-- BEGIN Material provided --

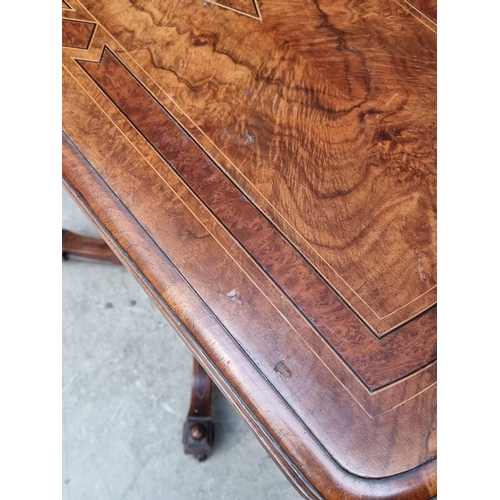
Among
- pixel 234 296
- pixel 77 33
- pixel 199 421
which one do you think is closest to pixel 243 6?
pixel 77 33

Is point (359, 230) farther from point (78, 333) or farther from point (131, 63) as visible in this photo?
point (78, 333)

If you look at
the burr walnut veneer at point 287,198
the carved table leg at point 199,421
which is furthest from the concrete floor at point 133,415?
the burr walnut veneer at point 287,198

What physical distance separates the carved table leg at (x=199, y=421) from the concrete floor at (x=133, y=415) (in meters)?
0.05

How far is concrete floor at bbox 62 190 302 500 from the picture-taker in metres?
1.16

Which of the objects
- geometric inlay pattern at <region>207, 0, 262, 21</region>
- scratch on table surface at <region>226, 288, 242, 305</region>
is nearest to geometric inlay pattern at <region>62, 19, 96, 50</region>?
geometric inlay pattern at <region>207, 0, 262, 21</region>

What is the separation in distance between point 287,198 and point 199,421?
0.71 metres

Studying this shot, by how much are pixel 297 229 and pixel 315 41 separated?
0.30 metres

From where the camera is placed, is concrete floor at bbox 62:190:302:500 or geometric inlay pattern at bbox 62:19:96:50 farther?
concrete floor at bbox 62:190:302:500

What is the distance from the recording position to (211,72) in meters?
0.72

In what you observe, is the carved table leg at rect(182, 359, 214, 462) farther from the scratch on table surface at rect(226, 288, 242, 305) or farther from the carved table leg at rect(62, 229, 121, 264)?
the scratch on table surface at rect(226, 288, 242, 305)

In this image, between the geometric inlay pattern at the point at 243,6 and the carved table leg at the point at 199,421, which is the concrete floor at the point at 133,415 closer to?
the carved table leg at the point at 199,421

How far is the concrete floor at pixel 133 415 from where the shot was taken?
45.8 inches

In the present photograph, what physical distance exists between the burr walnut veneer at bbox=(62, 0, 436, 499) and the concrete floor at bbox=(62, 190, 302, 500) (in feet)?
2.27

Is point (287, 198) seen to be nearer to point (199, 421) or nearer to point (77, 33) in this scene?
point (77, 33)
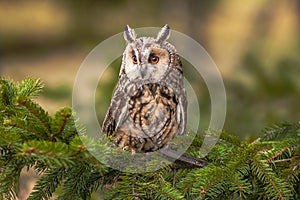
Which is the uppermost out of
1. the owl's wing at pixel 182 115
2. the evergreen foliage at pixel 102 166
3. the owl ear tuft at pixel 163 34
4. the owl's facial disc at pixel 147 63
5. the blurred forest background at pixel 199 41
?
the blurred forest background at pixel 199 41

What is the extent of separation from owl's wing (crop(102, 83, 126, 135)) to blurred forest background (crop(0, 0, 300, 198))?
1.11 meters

-- END Material provided --

What you need to do:
The lines to repeat start at the one holding "Studying this shot, by" and run through the last line of the records above; write them out exactly, both ends included, but not the pictures.

Output for this exercise:
Studying this shot, by how much are pixel 297 229 and pixel 315 41 separated?
0.30 metres

From where the camera is placed, is concrete floor at bbox 62:190:302:500 or geometric inlay pattern at bbox 62:19:96:50 farther?
concrete floor at bbox 62:190:302:500

What is the distance from the recording position to (211,72) in meters?
0.72

In what you observe, is the carved table leg at rect(182, 359, 214, 462) farther from the scratch on table surface at rect(226, 288, 242, 305) or farther from the carved table leg at rect(62, 229, 121, 264)?
the scratch on table surface at rect(226, 288, 242, 305)

In this image, between the geometric inlay pattern at the point at 243,6 and the carved table leg at the point at 199,421, which is the concrete floor at the point at 133,415 closer to?
the carved table leg at the point at 199,421

How far is the concrete floor at pixel 133 415 from where the shot was taken?
45.8 inches

In the present photograph, what physical distance exists between the burr walnut veneer at bbox=(62, 0, 436, 499) and the concrete floor at bbox=(62, 190, 302, 500) (in feet)?
2.27

Is point (287, 198) seen to be nearer to point (199, 421) or nearer to point (77, 33) in this scene?
point (77, 33)
Which is the uppermost out of
1. the owl's wing at pixel 182 115
2. the evergreen foliage at pixel 102 166
3. the owl ear tuft at pixel 163 34
4. the owl's facial disc at pixel 147 63
5. the blurred forest background at pixel 199 41
?
the blurred forest background at pixel 199 41

What is the extent of separation from owl's wing (crop(102, 83, 126, 135)) to blurred forest background (crop(0, 0, 300, 198))?
1.11 meters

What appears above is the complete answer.